* BEGIN Source extract *

Well the simplest fix is the one that I did not implement in the first
place, using "ON DUPLICATE KEY". However, I did not implement that
because of its only being in version 4.1 of MySQL and I still use Debian
stable for most production machines, which runs 4.0.x.
Anyway, I will poke at it some more.
- James
Jim C. Nasby wrote:
On Tue, Dec 27, 2005 at 09:33:11PM -0500, James Keating wrote:
Indeed. My thinking behind storing both system totals ($TOTALS) and user
totals in the database was for easy error checking. Each day you can
quickly/easily run through the database and look for potential errors
(possibly resulting from the race condition that you mentioned).
However, I have not seen any miscalculations yet.
Well, there won't be any errors with an ACID database (ie: not MyISAM)
and if the race condition is handled properly.
Regarding the race condition, I would be more than happy to fix it, and
any input would be wonderful on that. I will poke around and see what I
can come up with on my own.
I could give you a fix if it was PostgreSQL, but I'm not really a MySQL
person.
Jim C. Nasby wrote:
Neat plugin. I have two comments:
I wouldn't store $TOTALS or the total column in the database, as both
can easily be calculated when retrieving the data.
There is a race condition, especially for $TOTALS. First you check for
existence, then you try and do an insert or an update based on that. If
more than one SA thread is running, you can end up with duplicated
entries. I think MySQL has a merge command that would be more
appropriate.
Also, it appears that this would work on PostgreSQL with minimal
modifications. If anyone's interested in that I'd be happy to help.
On Mon, Dec 26, 2005 at 11:03:45AM -0500, James Keating wrote:
Morning All,
I have released a real-time stats collection plugin
(http://wiki.apache.org/spamassassin/StatsPlugin)for SpamAssassin.

* END Source extract *
* BEGIN Source data *

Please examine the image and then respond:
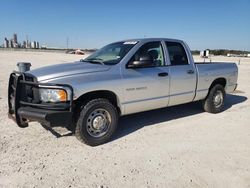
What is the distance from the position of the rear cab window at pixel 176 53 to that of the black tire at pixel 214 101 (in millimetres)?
1306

* END Source data *

Work required: Carry the SpamAssassin plugin thread forward, beginning right after its last sentence about the released stats plugin. The data was drawn from a different source than the SpamAssassin plugin thread.

Reply to the exercise:
The plugin collects data into a MySQL DB based on the date and username
that SpamAssassin was invoked with. This creates a single row for each
user, each day. Also, a row for the total number of messages for that
day is created. Each entry contains the date, user name, domain name,
number of hams, number of spams and total number of messages processed
for that user (or for the system). This is an example of what you would
see in your table -
day username domain spam ham total
2005-12-26 $TOTALS $TOTALS 106 229 335
2005-12-26 user1 domain.com 11 0 11
2005-12-26 user2 domain.com 25 15 40
2005-12-26 user3 domain.com 27 3 30
2005-12-26 user4 domain.com 0 24 24
2005-12-26 user5 domain.com 1 0 1
2005-12-26 user6 domain.com 0 1 1
etc...
A new entry for each user is created each day, so there is historical
information for as long as you want to make it. As I said before this
is collected in real-time, so when a new message is processed by
SpamAssassin the numbers are automatically increased for an existing
entry or a new entry is made. This elevates the need to continually
have scripts parse log files.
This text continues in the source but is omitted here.